(EXCERPT TO READ begins)
Joint Citizen Petition Asks FDA for Clarity on Off-Label Use Manufacturer-CommunicationsJuly 11, 2011
By Dara Katcher Levy –
On July 5, 2011, seven pharmaceutical companies submitted a joint Citizen Petition requesting that FDA clarify its policies for industry about four distinct types of manufacturer-communications that often deal with off-label information – Manufacturer Responses to Unsolicited Requests; "Scientific Exchange"; Interactions with Formulary Committees, Payors, and Similar Entities; and Dissemination of Third-Party Clinical Practice Guidelines.
The first three types of communications have been addressed by FDA over the years, with FDA acknowledging, conceptually, that these communications are permissible and recognizing certain mechanisms for dissemination as appropriate. The Citizen Petition is requesting that FDA further clarify and formalize its policies in these areas through rule-making. The fourth area, Dissemination of Third-Party Clinical Practice Guidelines, has been a subject of much debate within industry. Although several DDMAC Warning and Untitled Letters have confirmed that promotional claims based on such Guidelines may be inappropriate, it is unclear whether these Guidelines can currently be disseminated in their original published state pursuant to FDA's Guidance on Good Reprint Practices.
As part of the request, the Citizen Petition makes clear that notice and comment rule-making is strongly preferred over FDA issuance of guidance documents. And as the Pink Sheet notes, although rule-making, and not guidance, is requested, there is hope that FDA will respond as the issues raised in the Citizen Petition are likely issues for which FDA, at least internally, already has policy and can better iterate its position. Some in the industry speculate that this Citizen Petition may help even if (or especially if) FDA takes no action on it – to the extent the government attempts to take enforcement action against a company on the basis of a communication subject to the Citizen Petition, it is possible that FDA's failure to clarify its position can be used as part of its defense.
(EXCERPT TO READ ends)
(INFORMATION SHOWN begins)
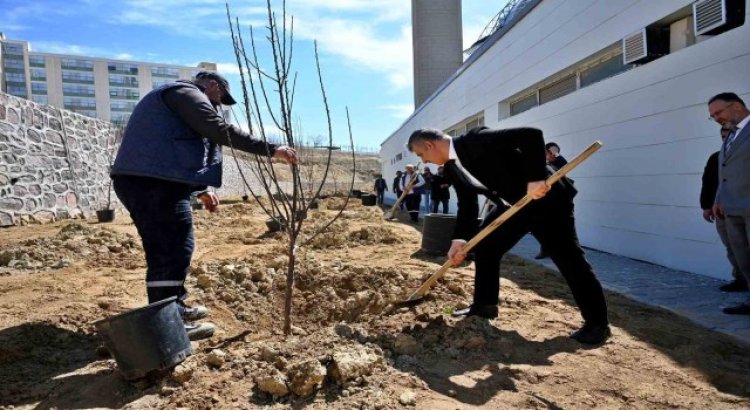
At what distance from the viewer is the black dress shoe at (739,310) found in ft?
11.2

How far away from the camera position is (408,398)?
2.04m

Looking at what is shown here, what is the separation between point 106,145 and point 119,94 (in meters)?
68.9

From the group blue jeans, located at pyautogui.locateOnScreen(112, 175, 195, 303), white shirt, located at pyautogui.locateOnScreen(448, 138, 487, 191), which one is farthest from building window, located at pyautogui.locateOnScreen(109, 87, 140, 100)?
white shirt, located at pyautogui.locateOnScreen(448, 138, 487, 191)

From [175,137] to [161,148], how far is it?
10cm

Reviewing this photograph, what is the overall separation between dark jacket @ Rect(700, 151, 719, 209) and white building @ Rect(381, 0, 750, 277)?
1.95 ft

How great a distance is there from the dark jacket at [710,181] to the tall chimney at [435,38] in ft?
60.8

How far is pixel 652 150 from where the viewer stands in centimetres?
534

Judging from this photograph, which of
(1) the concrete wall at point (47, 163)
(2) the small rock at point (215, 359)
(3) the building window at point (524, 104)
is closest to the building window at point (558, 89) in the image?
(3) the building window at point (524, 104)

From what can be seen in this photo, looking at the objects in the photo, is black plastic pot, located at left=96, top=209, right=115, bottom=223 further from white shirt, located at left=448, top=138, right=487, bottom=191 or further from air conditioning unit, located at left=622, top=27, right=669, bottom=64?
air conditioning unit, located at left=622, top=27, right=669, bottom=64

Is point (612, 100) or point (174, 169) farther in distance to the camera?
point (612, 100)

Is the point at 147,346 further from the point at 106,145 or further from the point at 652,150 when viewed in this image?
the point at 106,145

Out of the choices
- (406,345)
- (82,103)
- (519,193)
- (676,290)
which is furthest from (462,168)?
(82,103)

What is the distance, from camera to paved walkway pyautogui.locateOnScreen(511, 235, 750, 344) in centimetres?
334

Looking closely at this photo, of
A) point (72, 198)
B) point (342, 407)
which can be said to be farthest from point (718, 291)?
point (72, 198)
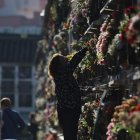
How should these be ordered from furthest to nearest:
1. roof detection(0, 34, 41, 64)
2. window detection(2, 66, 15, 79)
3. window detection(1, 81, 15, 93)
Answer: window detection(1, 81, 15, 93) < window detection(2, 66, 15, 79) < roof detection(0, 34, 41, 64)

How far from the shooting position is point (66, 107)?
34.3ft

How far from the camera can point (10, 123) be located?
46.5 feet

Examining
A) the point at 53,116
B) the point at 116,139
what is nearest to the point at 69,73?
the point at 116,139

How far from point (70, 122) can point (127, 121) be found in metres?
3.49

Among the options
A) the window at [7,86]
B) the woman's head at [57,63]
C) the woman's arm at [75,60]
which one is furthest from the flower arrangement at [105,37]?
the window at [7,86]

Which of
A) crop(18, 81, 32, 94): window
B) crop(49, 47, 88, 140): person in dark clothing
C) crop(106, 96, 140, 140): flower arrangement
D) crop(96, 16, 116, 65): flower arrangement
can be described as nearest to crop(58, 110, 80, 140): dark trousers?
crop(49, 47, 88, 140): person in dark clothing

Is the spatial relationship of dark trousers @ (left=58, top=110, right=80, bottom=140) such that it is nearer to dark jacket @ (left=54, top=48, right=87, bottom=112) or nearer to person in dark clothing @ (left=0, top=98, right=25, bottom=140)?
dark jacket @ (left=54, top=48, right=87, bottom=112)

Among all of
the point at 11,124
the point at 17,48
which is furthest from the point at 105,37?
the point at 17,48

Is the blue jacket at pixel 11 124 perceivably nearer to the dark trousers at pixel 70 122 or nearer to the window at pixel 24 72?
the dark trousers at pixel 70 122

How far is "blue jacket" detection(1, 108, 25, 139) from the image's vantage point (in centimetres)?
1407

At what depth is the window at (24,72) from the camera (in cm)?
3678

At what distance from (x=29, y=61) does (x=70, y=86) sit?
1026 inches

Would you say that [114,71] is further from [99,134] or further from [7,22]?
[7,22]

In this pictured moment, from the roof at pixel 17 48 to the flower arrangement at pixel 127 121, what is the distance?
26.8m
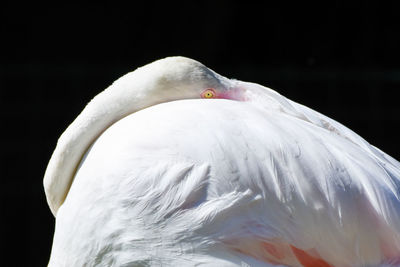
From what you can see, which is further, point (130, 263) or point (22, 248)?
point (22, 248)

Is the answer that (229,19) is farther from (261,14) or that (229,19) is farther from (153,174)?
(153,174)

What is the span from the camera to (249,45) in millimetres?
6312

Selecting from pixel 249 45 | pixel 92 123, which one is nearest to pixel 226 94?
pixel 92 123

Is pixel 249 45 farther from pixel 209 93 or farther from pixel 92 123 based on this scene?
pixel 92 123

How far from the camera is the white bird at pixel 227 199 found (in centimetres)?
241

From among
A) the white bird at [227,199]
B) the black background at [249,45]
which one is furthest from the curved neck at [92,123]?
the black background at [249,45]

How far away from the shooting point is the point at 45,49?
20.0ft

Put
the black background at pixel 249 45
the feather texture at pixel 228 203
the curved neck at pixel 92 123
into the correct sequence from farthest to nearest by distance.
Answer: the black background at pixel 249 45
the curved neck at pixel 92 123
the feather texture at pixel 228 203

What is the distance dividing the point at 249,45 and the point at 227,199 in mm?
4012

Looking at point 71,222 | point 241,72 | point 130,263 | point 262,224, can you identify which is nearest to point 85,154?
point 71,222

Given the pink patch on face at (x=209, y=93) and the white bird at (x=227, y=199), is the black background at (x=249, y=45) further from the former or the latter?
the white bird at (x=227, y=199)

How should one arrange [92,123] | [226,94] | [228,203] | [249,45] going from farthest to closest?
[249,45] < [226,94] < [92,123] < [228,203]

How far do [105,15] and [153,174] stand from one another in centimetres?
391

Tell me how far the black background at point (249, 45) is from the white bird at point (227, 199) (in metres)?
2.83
(INFORMATION SHOWN ends)
Write out the passage of the article on the joint Citizen Petition to FDA word for word, the stretch from "The first three" through "Good Reprint Practices.". The items can be set aside; nothing here draws on them.

The first three types of communications have been addressed by FDA over the years, with FDA acknowledging, conceptually, that these communications are permissible and recognizing certain mechanisms for dissemination as appropriate. The Citizen Petition is requesting that FDA further clarify and formalize its policies in these areas through rule-making. The fourth area, Dissemination of Third-Party Clinical Practice Guidelines, has been a subject of much debate within industry. Although several DDMAC Warning and Untitled Letters have confirmed that promotional claims based on such Guidelines may be inappropriate, it is unclear whether these Guidelines can currently be disseminated in their original published state pursuant to FDA's Guidance on Good Reprint Practices.